>> begin Source data
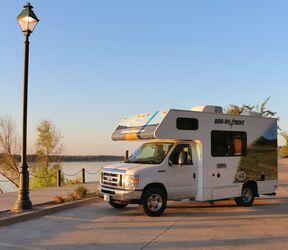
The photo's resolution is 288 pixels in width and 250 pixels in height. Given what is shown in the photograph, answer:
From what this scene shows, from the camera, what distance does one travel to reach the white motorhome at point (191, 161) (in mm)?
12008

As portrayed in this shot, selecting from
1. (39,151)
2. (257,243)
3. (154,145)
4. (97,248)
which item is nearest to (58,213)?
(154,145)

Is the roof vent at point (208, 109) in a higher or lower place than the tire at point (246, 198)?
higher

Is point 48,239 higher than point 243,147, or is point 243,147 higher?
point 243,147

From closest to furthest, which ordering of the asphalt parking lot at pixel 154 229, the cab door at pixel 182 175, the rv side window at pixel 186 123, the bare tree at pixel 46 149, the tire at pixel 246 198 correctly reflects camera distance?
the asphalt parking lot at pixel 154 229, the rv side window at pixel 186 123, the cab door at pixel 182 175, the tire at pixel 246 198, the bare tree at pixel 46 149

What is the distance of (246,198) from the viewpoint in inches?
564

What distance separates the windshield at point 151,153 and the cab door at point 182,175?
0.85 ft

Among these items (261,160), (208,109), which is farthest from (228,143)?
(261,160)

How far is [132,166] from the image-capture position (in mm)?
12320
>> end Source data
Short task: Replace every "camera" with "lens" throughout the records above and write them out again with nothing else changed. Leave the pictures out.

Response:
The photo's resolution is 288 pixels in width and 250 pixels in height. Given what is shown in the photograph, answer:
From what this scene shows, from the lens, what distance does one travel to reach the white motorhome at point (191, 161) (in mm)?
12008

As portrayed in this shot, selecting from
1. (39,151)
2. (257,243)
3. (154,145)
4. (97,248)
which item is nearest to (58,213)?
(154,145)

Is the roof vent at point (208, 109) in a higher or lower place than the tire at point (246, 198)?
higher

Is point 48,239 higher than point 243,147, or is point 243,147 higher?
point 243,147

From closest to furthest, which ordering of the asphalt parking lot at pixel 154 229, the cab door at pixel 182 175, the rv side window at pixel 186 123, the bare tree at pixel 46 149, the tire at pixel 246 198 correctly reflects lens distance?
the asphalt parking lot at pixel 154 229, the rv side window at pixel 186 123, the cab door at pixel 182 175, the tire at pixel 246 198, the bare tree at pixel 46 149

What is the distance of (246,198) from the viewpoint in inches?
564

What distance separates the windshield at point 151,153 and the cab door at point 182,175?
0.85 ft

Among these items (261,160), (208,109), which is farthest from (228,143)?
(261,160)

How far is [132,166] from the image-capture position (in mm)?
12320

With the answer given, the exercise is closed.